● TEXT SEGMENT
☆ ☆ ☆ ☆ ☆

Abhilash Pillai (born 17 May 1969) is an Indian theatre director, both pedagogue and scholar of contemporary Indian theatre.

Early life and education
Abhilash Pillai was born on 17 May 1969 at Trivandrum to S. R. K. Pillai and Sarada Pillai. In 1991, he completed his Bachelor of Theatre Arts from The School of Drama, University of Calicut and secured third rank. He also completed a three-year Postgraduate Diploma in Dramatics with a specialization in Design and Direction from the National School of Drama, New Delhi, with distinction in 1994. He then obtained a two-year diploma in Theatre Production and Stage Management with honors from the Royal Academy of Dramatic Arts, London in 1998. He also did a one-year intensive training in advanced theatre direction in association with eminent directors in the Orange Tree Theatre, United Kingdom during 1998 and 1999 and attained his PhD from Jawaharlal Nehru University, New Delhi in 2012.

☆ ☆ ☆ ☆ ☆

● WHAT YOU WILL DO
1 > From the Abhilash Pillai biography, set down everything from "Early life and" down to "Delhi in 2012.".
2 > List every distinct year that the Abhilash Pillai biography mentions.
The records aren't needed for anything here.

☆ ☆ ☆ ☆ ☆

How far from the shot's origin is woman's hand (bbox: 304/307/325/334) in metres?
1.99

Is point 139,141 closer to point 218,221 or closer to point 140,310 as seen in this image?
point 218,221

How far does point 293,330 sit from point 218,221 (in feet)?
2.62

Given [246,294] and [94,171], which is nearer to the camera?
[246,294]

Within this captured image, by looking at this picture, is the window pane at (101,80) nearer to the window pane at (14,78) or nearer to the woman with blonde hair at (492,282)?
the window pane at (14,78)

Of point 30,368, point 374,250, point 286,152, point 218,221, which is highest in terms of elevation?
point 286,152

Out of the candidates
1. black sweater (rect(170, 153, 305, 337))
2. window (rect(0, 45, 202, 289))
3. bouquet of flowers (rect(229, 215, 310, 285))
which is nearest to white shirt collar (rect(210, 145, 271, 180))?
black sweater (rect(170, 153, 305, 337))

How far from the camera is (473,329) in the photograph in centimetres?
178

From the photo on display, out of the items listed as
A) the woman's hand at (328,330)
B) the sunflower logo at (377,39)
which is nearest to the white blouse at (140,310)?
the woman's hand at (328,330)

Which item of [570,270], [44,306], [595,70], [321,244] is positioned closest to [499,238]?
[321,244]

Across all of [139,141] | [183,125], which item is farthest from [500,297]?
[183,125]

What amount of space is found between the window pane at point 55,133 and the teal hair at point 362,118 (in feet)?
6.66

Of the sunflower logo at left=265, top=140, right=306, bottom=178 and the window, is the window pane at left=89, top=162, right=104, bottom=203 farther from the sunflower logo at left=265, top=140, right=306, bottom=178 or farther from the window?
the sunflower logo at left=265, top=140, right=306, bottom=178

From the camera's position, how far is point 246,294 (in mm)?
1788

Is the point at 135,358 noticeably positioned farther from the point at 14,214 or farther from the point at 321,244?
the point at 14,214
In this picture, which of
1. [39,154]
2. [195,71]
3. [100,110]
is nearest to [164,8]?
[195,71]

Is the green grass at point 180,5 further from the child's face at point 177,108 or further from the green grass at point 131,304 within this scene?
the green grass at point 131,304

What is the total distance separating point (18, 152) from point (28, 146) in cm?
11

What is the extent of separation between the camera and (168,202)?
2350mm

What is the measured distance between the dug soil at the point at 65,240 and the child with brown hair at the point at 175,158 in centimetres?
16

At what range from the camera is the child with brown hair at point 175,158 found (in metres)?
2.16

☆ ☆ ☆ ☆ ☆

● ANSWERS
1 >
Early life and education
Abhilash Pillai was born on 17 May 1969 at Trivandrum to S. R. K. Pillai and Sarada Pillai. In 1991, he completed his Bachelor of Theatre Arts from The School of Drama, University of Calicut and secured third rank. He also completed a three-year Postgraduate Diploma in Dramatics with a specialization in Design and Direction from the National School of Drama, New Delhi, with distinction in 1994. He then obtained a two-year diploma in Theatre Production and Stage Management with honors from the Royal Academy of Dramatic Arts, London in 1998. He also did a one-year intensive training in advanced theatre direction in association with eminent directors in the Orange Tree Theatre, United Kingdom during 1998 and 1999 and attained his PhD from Jawaharlal Nehru University, New Delhi in 2012.

2 > 1969, 1991, 1994, 1998, 1999, 2012